Какая разница, как кто-то трогает твое тело, если его руки намного глубже твоей оболочки. Если его руки давно завладели остатками души? Нашли остатки, собрали воедино, оставили след. Не имеет значение, как близко чьи-то руки к твоей материи, есть духовно этот кто-то влился в тебя так, что вас не разъединят ни нано-технологии, ни пистолеты.

Позвони мне, когда будешь умирать, и попроси меня взять лезвия.

и я возьму.

— Я завтракал, — я выпускаю через «не хочу» его руку. Мне бы хотелось не отпускать его никогда. Как и его. Это всё просто формальности, которых я хочу больше всего. Маленькая деталька, которой едва не хватает. Нам осталось так мало…

— Чем? — он садится и жестом указывает мне на место напротив него. Между нами вино, корзинка с фруктами, бокалы и приготовленная вместе паста.

— Кофе и… и я купил по дороге к тебе…

— Фастфуд не считается.

— Считается! Там в одном приеме пищи может быть тысяча калорий!

— Ага, которые пойдут не в энергию, а черт знает, куда ещё, хотя, — он оглядывает меня, — думаю, твой организм даже гравий на энергию разберет.

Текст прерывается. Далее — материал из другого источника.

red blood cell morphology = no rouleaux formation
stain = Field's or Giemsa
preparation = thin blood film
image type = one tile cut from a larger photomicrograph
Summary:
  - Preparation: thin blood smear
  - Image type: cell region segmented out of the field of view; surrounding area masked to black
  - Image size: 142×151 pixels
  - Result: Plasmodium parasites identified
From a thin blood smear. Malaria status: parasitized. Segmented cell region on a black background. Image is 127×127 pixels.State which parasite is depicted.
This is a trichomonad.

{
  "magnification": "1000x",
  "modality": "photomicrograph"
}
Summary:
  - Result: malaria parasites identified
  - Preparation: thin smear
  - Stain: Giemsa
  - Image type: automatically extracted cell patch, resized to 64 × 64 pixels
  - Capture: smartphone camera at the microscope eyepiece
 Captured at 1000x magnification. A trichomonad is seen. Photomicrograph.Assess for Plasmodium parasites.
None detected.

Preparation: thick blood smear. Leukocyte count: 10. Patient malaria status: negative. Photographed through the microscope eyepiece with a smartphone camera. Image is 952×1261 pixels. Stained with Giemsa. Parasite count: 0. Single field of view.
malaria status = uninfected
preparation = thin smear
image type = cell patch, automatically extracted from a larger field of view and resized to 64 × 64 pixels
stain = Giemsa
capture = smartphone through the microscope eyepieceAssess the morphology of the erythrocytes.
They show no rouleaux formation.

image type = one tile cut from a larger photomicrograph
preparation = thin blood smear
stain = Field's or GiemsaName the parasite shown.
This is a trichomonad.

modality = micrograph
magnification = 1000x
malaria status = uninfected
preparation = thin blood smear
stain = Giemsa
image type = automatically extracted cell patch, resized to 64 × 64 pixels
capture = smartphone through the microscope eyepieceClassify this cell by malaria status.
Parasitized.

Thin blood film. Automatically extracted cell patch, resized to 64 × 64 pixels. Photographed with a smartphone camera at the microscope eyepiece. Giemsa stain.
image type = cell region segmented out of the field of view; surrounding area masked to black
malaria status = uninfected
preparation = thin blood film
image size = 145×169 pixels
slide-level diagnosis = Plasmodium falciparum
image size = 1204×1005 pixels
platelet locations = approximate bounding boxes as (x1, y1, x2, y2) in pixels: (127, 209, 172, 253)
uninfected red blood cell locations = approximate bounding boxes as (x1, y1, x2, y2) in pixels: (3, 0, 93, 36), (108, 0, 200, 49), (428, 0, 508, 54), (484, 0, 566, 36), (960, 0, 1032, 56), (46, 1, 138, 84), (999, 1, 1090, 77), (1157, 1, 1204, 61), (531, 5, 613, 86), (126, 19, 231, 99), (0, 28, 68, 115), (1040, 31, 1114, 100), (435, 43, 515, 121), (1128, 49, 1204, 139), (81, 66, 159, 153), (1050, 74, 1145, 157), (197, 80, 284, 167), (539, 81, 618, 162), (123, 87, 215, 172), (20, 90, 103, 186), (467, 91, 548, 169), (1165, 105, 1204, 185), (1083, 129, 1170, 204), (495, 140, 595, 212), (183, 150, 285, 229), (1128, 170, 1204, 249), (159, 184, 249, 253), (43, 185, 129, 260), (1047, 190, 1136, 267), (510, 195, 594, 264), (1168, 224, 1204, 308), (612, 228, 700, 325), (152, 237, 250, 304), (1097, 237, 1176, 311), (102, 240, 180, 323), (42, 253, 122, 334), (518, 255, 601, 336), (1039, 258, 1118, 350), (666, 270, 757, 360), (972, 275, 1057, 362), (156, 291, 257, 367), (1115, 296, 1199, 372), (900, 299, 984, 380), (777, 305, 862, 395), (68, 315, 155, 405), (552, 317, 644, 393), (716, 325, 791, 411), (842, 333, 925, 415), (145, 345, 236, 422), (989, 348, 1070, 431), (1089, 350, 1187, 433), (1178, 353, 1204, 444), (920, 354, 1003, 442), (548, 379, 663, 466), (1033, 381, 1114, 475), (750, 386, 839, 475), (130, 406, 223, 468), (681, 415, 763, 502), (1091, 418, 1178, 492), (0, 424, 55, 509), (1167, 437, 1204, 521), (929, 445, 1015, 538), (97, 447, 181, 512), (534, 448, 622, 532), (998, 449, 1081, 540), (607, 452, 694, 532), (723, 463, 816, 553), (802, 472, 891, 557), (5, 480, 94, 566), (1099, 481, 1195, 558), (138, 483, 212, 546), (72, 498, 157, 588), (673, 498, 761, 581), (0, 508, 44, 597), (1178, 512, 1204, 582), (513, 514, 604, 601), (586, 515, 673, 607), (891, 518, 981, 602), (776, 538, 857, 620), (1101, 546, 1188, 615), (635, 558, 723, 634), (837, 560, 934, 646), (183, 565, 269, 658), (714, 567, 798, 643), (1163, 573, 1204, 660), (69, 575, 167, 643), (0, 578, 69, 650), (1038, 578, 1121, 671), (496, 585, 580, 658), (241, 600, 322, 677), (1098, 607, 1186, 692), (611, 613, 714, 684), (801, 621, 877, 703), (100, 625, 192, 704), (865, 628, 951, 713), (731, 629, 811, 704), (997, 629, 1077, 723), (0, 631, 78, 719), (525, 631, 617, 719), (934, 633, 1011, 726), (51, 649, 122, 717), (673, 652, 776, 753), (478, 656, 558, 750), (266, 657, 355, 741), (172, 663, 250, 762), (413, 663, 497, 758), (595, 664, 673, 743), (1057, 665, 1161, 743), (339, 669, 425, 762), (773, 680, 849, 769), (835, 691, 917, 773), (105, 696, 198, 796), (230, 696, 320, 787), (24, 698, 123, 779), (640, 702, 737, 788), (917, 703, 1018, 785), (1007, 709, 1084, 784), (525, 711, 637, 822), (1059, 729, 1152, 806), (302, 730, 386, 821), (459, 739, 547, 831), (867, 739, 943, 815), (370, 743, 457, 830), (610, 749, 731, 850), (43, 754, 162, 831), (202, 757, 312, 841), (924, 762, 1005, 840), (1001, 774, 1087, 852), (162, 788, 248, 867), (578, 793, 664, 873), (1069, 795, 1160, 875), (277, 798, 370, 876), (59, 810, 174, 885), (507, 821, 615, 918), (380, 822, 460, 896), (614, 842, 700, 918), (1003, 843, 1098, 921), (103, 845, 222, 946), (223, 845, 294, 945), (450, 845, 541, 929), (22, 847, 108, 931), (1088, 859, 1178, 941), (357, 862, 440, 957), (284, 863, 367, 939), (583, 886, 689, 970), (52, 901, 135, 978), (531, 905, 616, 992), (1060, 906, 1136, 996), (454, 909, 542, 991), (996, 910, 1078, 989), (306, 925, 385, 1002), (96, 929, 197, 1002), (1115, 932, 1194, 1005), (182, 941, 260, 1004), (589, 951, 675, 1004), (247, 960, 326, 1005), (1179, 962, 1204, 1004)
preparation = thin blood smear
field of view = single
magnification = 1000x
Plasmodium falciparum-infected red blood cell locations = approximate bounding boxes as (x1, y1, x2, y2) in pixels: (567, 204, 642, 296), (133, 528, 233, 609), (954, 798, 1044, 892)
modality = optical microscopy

— Ой, да ну тебя, — я закатываю глаза и беру вилку. Вышло вкусно. Даже вкуснее, чем в некоторых ресторанах. А ещё позволю себе заметить — он предложил приготовить одно из моих любимых блюд. Он выучил меня наизусть.

Будто бы у него есть анкеты с блиц-опросом обо мне. Он, кажется, даже знает мой любимый цвет, мою любимую песню. Знает столько всего. Неважно, как близко наши руки, важно лишь то, что мы знаем друг друга как себя.